Today’s Mid-Year Economic and Fiscal Outlook (MYEFO) downgrades Treasury’s forecasts of economic growth and increases the size of fiscal deficits; but it sticks to the projection in the Pre-Election Economic and Fiscal Outlook (PEFO) of the budget returning to surplus in 2021-21 (albeit a revised down, razor thin surplus). The full report is available for download here.
As we can see in the table below, while dwellings investment is expected to be stronger than originally forecast both household consumption and business investment are weaker and total private demand therefore also weaker. Total public demand is forecast somewhat stronger and this will have helped to mitigate against potentially even greater downgrades to GDP forecasts.

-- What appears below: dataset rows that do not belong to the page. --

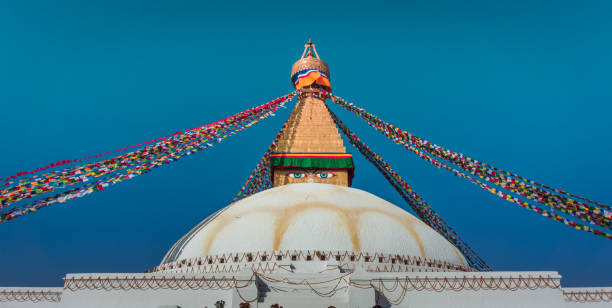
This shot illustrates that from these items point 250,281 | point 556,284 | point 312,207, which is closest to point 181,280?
point 250,281

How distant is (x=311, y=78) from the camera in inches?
565

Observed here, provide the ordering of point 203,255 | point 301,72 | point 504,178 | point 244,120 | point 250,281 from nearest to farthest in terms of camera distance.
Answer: point 250,281 → point 203,255 → point 504,178 → point 244,120 → point 301,72

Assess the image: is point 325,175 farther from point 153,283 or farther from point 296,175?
point 153,283

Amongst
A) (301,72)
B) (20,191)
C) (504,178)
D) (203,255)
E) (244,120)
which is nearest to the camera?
(20,191)

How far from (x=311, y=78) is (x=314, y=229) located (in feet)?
28.6

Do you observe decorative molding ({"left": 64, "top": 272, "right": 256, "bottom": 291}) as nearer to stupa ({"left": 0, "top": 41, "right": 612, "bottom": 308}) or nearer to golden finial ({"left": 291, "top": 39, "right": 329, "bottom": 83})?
stupa ({"left": 0, "top": 41, "right": 612, "bottom": 308})

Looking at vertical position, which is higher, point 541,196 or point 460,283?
point 541,196

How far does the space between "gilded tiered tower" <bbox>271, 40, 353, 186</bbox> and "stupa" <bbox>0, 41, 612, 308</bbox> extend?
2.95 m

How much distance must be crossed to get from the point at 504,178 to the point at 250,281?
16.1 feet

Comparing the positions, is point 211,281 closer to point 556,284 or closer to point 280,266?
point 280,266

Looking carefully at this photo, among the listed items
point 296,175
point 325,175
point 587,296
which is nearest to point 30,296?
point 296,175

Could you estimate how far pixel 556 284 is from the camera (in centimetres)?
552

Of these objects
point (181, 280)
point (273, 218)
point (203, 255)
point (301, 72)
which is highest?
point (301, 72)

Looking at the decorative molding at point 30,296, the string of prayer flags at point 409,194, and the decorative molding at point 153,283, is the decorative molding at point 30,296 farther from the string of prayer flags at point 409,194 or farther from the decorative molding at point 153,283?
the string of prayer flags at point 409,194
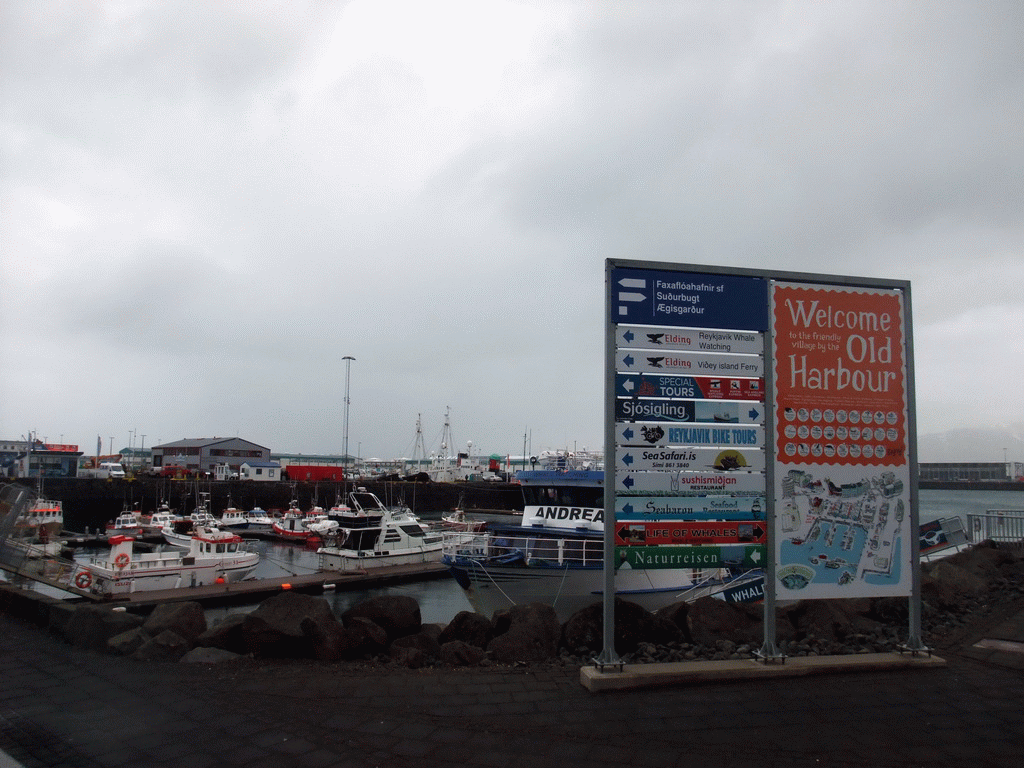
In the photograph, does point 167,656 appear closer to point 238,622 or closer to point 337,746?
point 238,622

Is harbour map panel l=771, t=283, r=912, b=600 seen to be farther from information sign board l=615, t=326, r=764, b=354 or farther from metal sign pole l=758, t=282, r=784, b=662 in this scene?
information sign board l=615, t=326, r=764, b=354

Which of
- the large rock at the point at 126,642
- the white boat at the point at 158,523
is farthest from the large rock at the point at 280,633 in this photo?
the white boat at the point at 158,523

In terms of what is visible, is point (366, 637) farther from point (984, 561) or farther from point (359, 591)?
point (359, 591)

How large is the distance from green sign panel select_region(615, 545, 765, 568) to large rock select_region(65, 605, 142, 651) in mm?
5150

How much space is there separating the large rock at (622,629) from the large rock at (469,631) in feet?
3.18

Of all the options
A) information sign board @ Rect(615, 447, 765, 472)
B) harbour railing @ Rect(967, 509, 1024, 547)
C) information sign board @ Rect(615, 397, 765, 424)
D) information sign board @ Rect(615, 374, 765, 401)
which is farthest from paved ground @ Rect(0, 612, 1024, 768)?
harbour railing @ Rect(967, 509, 1024, 547)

|Total Private Demand||+1.5||+1||+2.5||+2.5|
|Total Public Demand||+2.25||+3||+2||+2.25|
Treasury present their fiscal forecasts graphically with the addition of 70% and 90% confidence intervals. The graph below, taken directly from MYEFO, highlights how precarious the road to the projected surplus in 2020-21 is likely to be. The 70% confidence interval (i.e. the range within which Treasury are 70% sure the final result will land) is $25 billion for the 2016-17 result which is just 6 months away. As we move further into the future the width of these confidence intervals naturally increases. Imagine therefore how wide this 70% interval would be for the projected tiny “surplus” in 2020-21. When considering outcomes this far into the future it is safe to say that a projection of a surplus is little more than some educated guess-work and a lot of hope.